いじわる主治医は、私にだけ甘い

食事は桜の間に通してもらい、3人で食べることになった。
前菜から見事な懐石料理だ。

「まず最初にここだけはハッキリさせておきたいんだけどさ」

「何だ?」

「兄さんも冴が好きなの?」

「ああ」

「冴はどうなんだ?」

「……本音を言うと、慶人さんのことは友達みたいに接しやすくて穏やかでそんな風に思ってます。あと」

「あと、なに?」

「慶人さんは不思議な人です。私が居るのにどこか遠くを見てるような、つかめそうで、つかめない。雲とかそんな感じがします。嫌な気分になったらごめんなさい」

「いや、そんなこと無いよ。僕は何だろう、昔からちょっと変わったところがあってね。小さい頃は彩人とは分かれて暮らしてたんだ。海が好きでね。江ノ島にある祖父母宅で育ててもらった」

「そう、兄さんはそういうちょっと勝手なやつだよ。
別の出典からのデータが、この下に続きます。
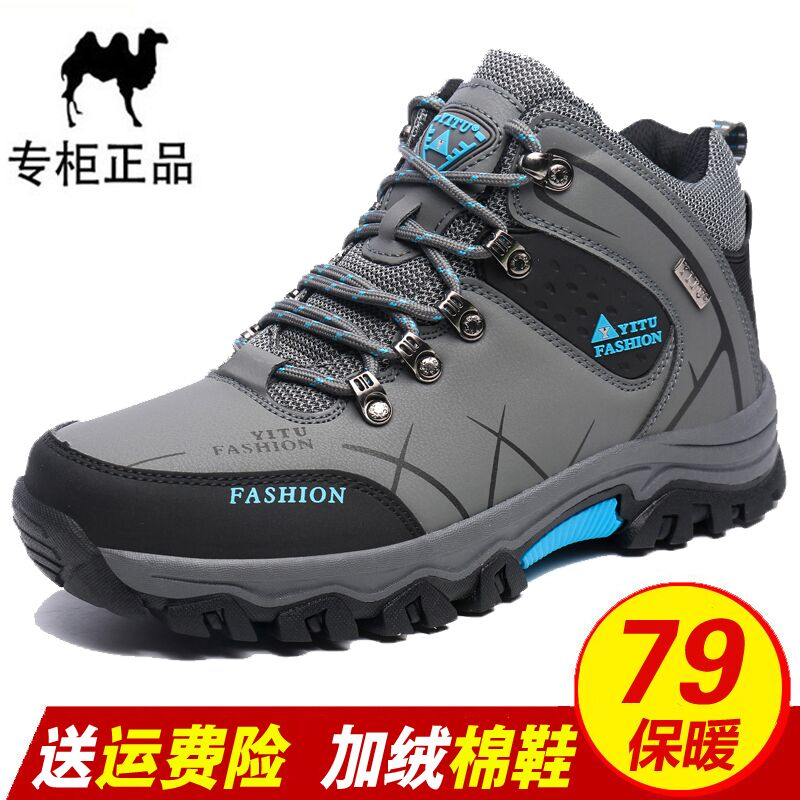 Autumn and winter mountaineering shoes mens shoes plush cotton shoes waterproof anti slip sports hiking shoes mens and womens travel outdoor shoes large size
小さい頃の俺は随分寂しいと思ったが、一度こうと決めたら信念を曲げないんだ」

「ふふ、そういうところは今と同じですね」

お酒やメインの肉も出てきた。
きっと特上のものだと、味わえばすぐに分かる。

「離れて暮らしてる間も2人とも医者を目指して、最終的には同じ病院に勤めてるんだから双子ってのは不思議だね。好きになる人が一緒になるのも仕方ないことなのかもしれない」

「だが、兄さん。冴は俺を選んだ」

「いいんだ、俺は見つめるだけの恋でいい。拒まれる度ヒリヒリする気持ちも、悲しみも、愛しさもただそこにあればいいから。彩人、せめてそれだけは許してくれないか」

「ふん、勝手にしろ」

私のせいなのはわかってるんだけど、どうもこの2人は噛み合わなそうで、噛み合っていて。私なんかが気安く口を出していい場面じゃない気もした。

「飯が冷めるな。この話はまた今度」

「明日は強羅にいくが、彩人も来るか?」

「あぁ、明日は休診日だしな」

「冴もそれでいい?」

「うん、3人で強羅行けるの嬉しいよ」

美術館などに行く予定でいたので、司書の冴は学芸員の資格もあり、そういう類の知識を集めるのは大好きなのであった。

「じゃあご馳走様。冴、よく食べたな」

「手術まであと少しだから体力つけとこうね」

「うん。2人ともよろしくね」

「もちろんだ」

「絶対守る」

こうして食事は比較的穏やかなまま、終いとなった。